─── TEXT PASSAGE
For denizens of the internet, I think we’ve done a pretty good job of focusing on the positives in these Glass Candle Dialogues so far. But today we’re talking about Dorne. So, yeah. We will judge its merits, or lack thereof, but we will also give Game of Thrones some credit and discuss these characters on their terms, as people living in Westeros.
Petra: Dorne is a painful topic for me because it’s an aspect of Martin’s world that I really wanted to get invested in. I love the idea of a Moorish Spain analogue in the otherwise Anglocentric Westeros. I love the idea of its progressive culture and of a plot driven forward mostly by women. Yet Dorne fell flat for me in both the books and the show.
Luka: I’m fond of Dorne in the books — conceptually. This may be controversial, but the introduction in “The Captain of the Guards” is one of my favorite chapters, as Oberyn’s three eldest bastard daughters come to persuade Doran to retaliate for their father’s murder: Obara demands they march to war; Nymeria suggests a more surgical strike, by sending in Tyene to poison the top Lannisters; and Tyene advocates marrying Myrcella off to Trystane and proclaiming them Queen and King of the Seven Kingdoms, forcing the Lannisters to march south and fight a war in Dornish lands. These are not complex characters, but we get a good sense of what they’re all about. It’s an exciting, perfectly succinct plot introduction, which you can say about little else in this novel … but then it goes nowhere purposeful for two entire books until the end of A Dance With Dragons.
Luka: But what about the meat of the plot? What about Arianne’s thwarted conspiracy? What about Quentyn’s doomed quest to Meereen? It holds thematic significance, but themes alone don’t make a story. Narratively, it’s a bunch of faffing about, making time, until Doran reveals his plans. Quentyn gives us a lovely view at the horrors of war and then promptly dies, while Arianne’s machinations have no consequences — or at least none that warrant the pages spent on it. The Greyjoy chapters, by contrast, are arguably slower, and also lack a climax, but they were advancing in a particular direction all the time. With the Martells, Doran’s plan with Quentyn failed before it even started, and Myrcella got wounded, which will have a fallout but, oh boy, was that a long way around to get there. In the show, the Dorne plot is framed as Jaime’s story, with the Martells and Sands serving as side characters; the story arc is introduced well enough and concludes in a beautifully tragic way with Myrcella’s death. Nonetheless, the middle part is fluff yet again, and bad fluff at that. The Dornish then get their own political plot in season six, with the coup and the Targaryen alliance, and there is no fluff in the middle … because there is nothing in the middle, which was, I guess, an improvement?
──────
─── DATASET EXTRACT
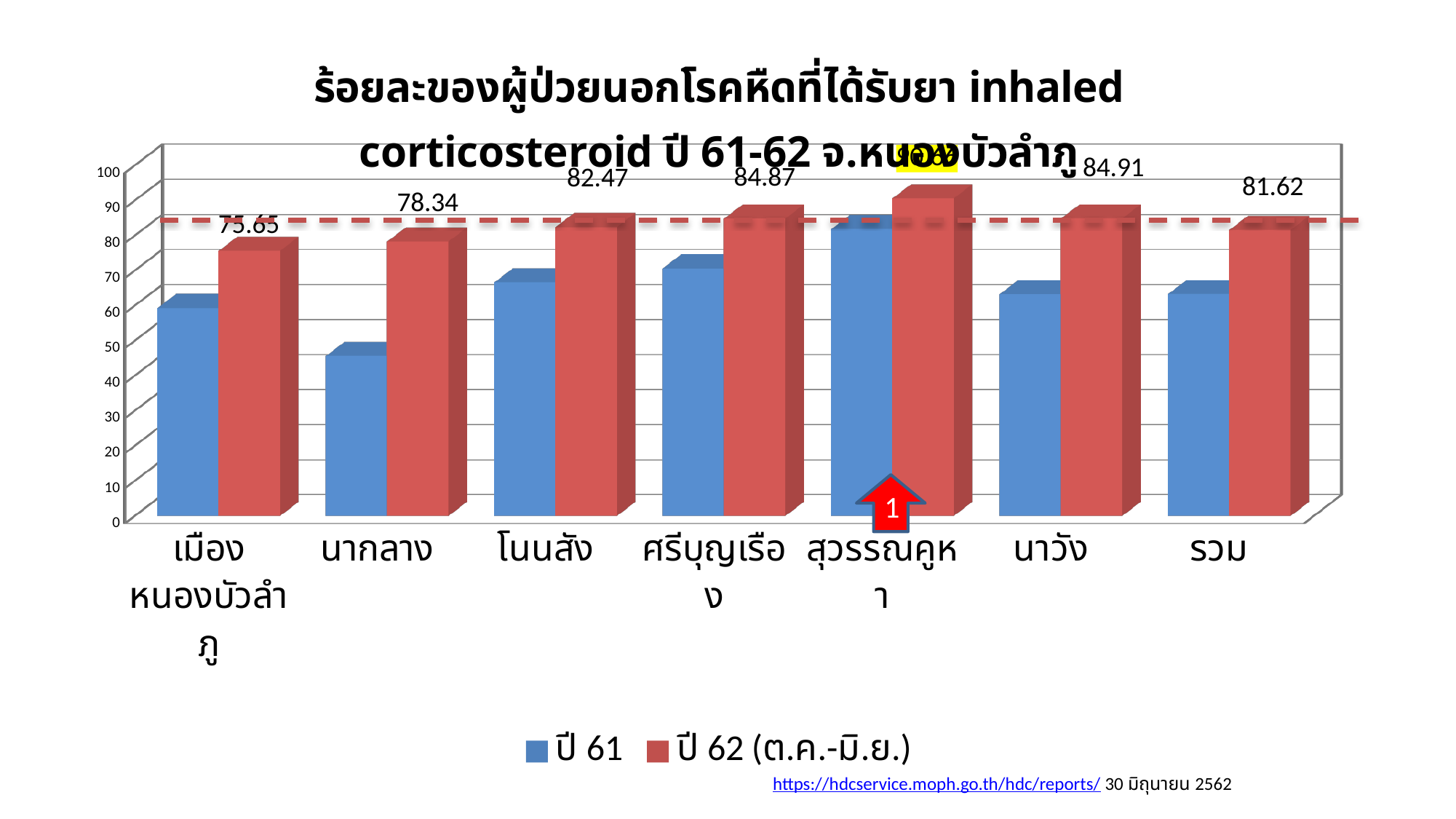
What is the difference between the ปี 62 (ต.ค.-มิ.ย.) values for โนนสัง and นากลาง? 4.13 What is the ปี 62 (ต.ค.-มิ.ย.) value for นาวัง? 84.91 What kind of chart is shown on the slide? bar chart What is the ปี 62 (ต.ค.-มิ.ย.) value for นากลาง? 78.34 What is the ปี 62 (ต.ค.-มิ.ย.) value for โนนสัง? 82.47 Which has the larger ปี 62 (ต.ค.-มิ.ย.) value, นากลาง or ศรีบุญเรือง? ศรีบุญเรือง How many categories are shown on the x axis? 7 What is the ปี 62 (ต.ค.-มิ.ย.) value for เมืองหนองบัวลำภู? 75.65 Is the ปี 61 value for เมืองหนองบัวลำภู greater or less than 50? greater Which category has the lowest ปี 62 (ต.ค.-มิ.ย.) value? เมืองหนองบัวลำภู What is the ปี 62 (ต.ค.-มิ.ย.) value for รวม? 81.62 How many series does the legend list? 2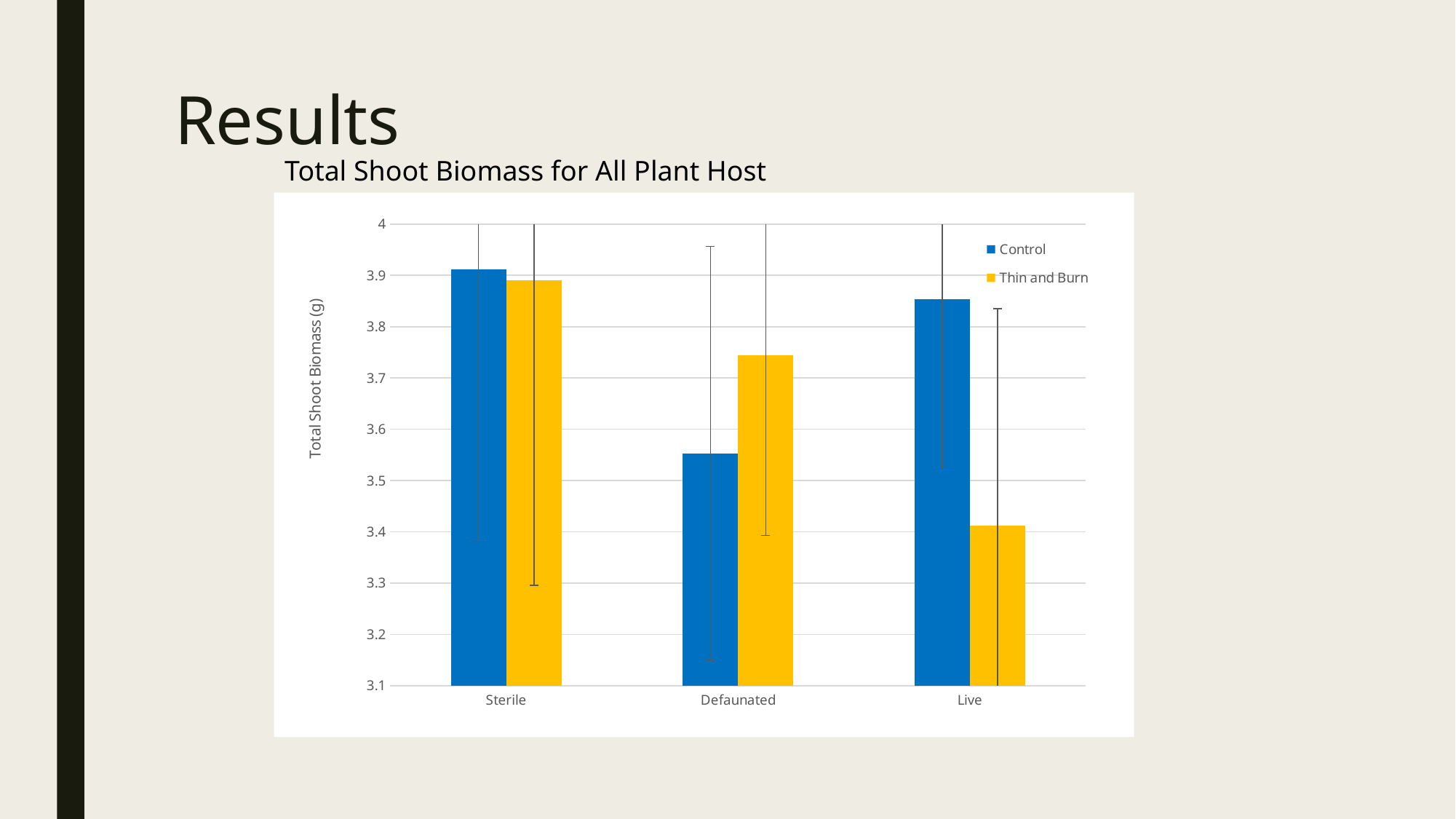
Which category has the highest Thin and Burn value? Sterile How many series does the legend list? 2 How many categories are shown on the x axis? 3 What is the title of the chart? Total Shoot Biomass for All Plant Host Is the Control value for Defaunated greater or less than 3.6? less Which category has the lowest Control value? Defaunated For Live, which is larger: Control or Thin and Burn? Control For Defaunated, which is larger: Control or Thin and Burn? Thin and Burn What is the label of the vertical axis? Total Shoot Biomass (g) Is the Thin and Burn value for Live greater or less than 3.5? less Which category has the lowest Thin and Burn value? Live What type of chart is shown on the slide? bar chart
──────
### YOUR TASKS
• 1. In the Dorne discussion, which of Oberyn's daughters suggests sending Tyene to poison the top Lannisters?
• 2. Please set down the part of the Dorne discussion between "Luka: I’m fond" and "Dance With Dragons.", inclusive.
The data comes from a separate source.

### EXPECTED OUTPUTS
• 1. Nymeria

• 2.
Luka: I’m fond of Dorne in the books — conceptually. This may be controversial, but the introduction in “The Captain of the Guards” is one of my favorite chapters, as Oberyn’s three eldest bastard daughters come to persuade Doran to retaliate for their father’s murder: Obara demands they march to war; Nymeria suggests a more surgical strike, by sending in Tyene to poison the top Lannisters; and Tyene advocates marrying Myrcella off to Trystane and proclaiming them Queen and King of the Seven Kingdoms, forcing the Lannisters to march south and fight a war in Dornish lands. These are not complex characters, but we get a good sense of what they’re all about. It’s an exciting, perfectly succinct plot introduction, which you can say about little else in this novel … but then it goes nowhere purposeful for two entire books until the end of A Dance With Dragons.